来店をご検討の方は、〒540-0017 大阪市中央区松屋町住吉 6-26 まで、地下鉄長堀鶴見緑地線または谷町線の松屋町駅 3 番出口から徒歩 2 分ほどで到着いたします。営業時間は 10:00〜19:00、水曜定休となっております。混雑時のお待ち時間を抑えるため、ご来店前にお問い合わせフォームから症状をお知らせいただけますと、部品の在庫確認もスムーズに進みます。
修理後は交換した部品に対して 3 ヶ月の動作保証を付帯しており、初期不良があった場合は無償で再対応いたします(落下・水濡れなど使用上のトラブルは対象外、詳細は保証規約ページ)。
iPhone 7 Plus は 2016 年発表のモデルではございますが、A10 Fusion の処理能力とデュアルカメラの撮影体験を理由に、現在も使い続けている方は珍しくございません。修理に関する他の事例は修理ブログ一覧にも順次掲載しておりますので、ご参考にどうぞ。
よくある質問
iPhone 7 Plus の画面修理ではデュアルカメラへの影響はありますか?
画面ユニットとデュアルカメラは別パーツのため、画面交換だけでカメラに影響することは基本的にございません。ただし落下衝撃で同時にカメラ周辺フレームが歪んでいるケースもあり、当店では修理前後にカメラ動作(広角/望遠/ポートレートモード)を確認する運用としております。
ホームボタンを社外品に交換すると Touch ID は使えなくなりますか?
iPhone 7 シリーズ以降のホームボタンはロジックボードとペアリングされた構造のため、純正以外への交換では Touch ID が機能しなくなる仕様となっております。当店では既存のホームボタンを新しい画面ユニットに移植する形で対応いたします。

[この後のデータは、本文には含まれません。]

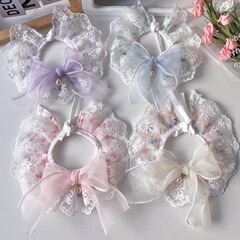 韓系の小さい花の蝶結びのペットはアンドロメダのレースの猫の首輪の犬の夏の通気性のタオルを囲んでいます。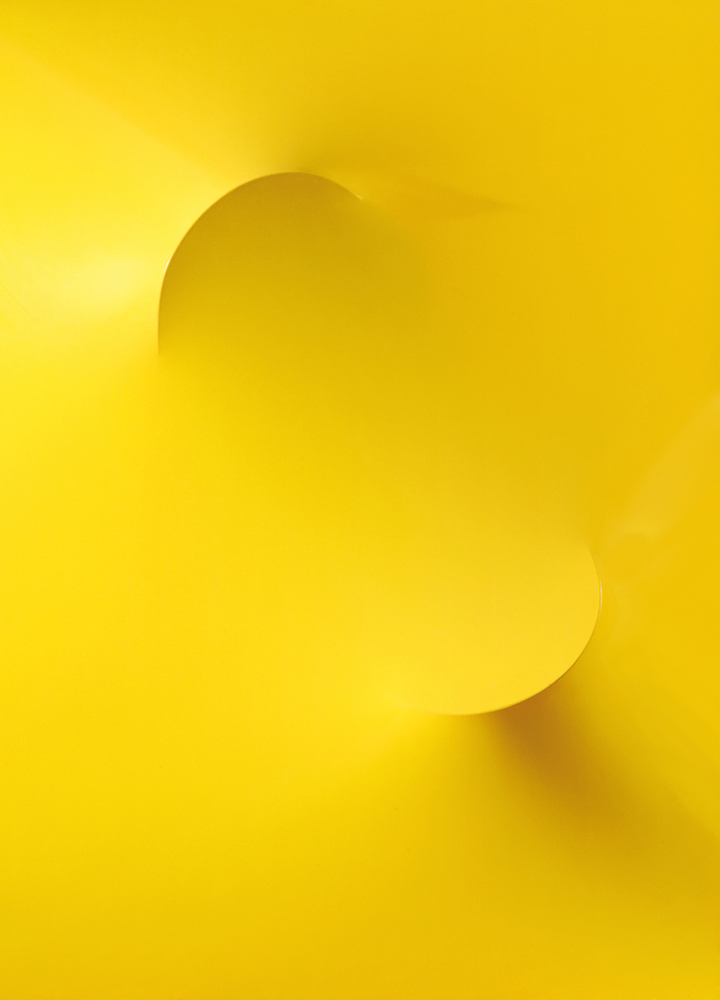 Agostino Bonalumi . Mazzoleni Art Gallery . Torino . Italy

画面割れと同時にタッチが効かない場合はどうなりますか?
画面表面のタッチ層の損傷であれば画面交換で改善するケースが多いですが、基板側のタッチ IC(C12 チップ)にクラックが入っている場合は基板修理も必要となります。診断段階で切り分けを行いますので、お預かり時にご相談ください。
修理時間はどのくらいかかりますか?
画面交換のみであればお預かり時間は 60 分前後が目安となります(在庫・混雑状況により前後)。基板修理を併発する場合や、診断結果によっては数日お預かりとなる場合もございますため、事前のお問い合わせをおすすめいたします。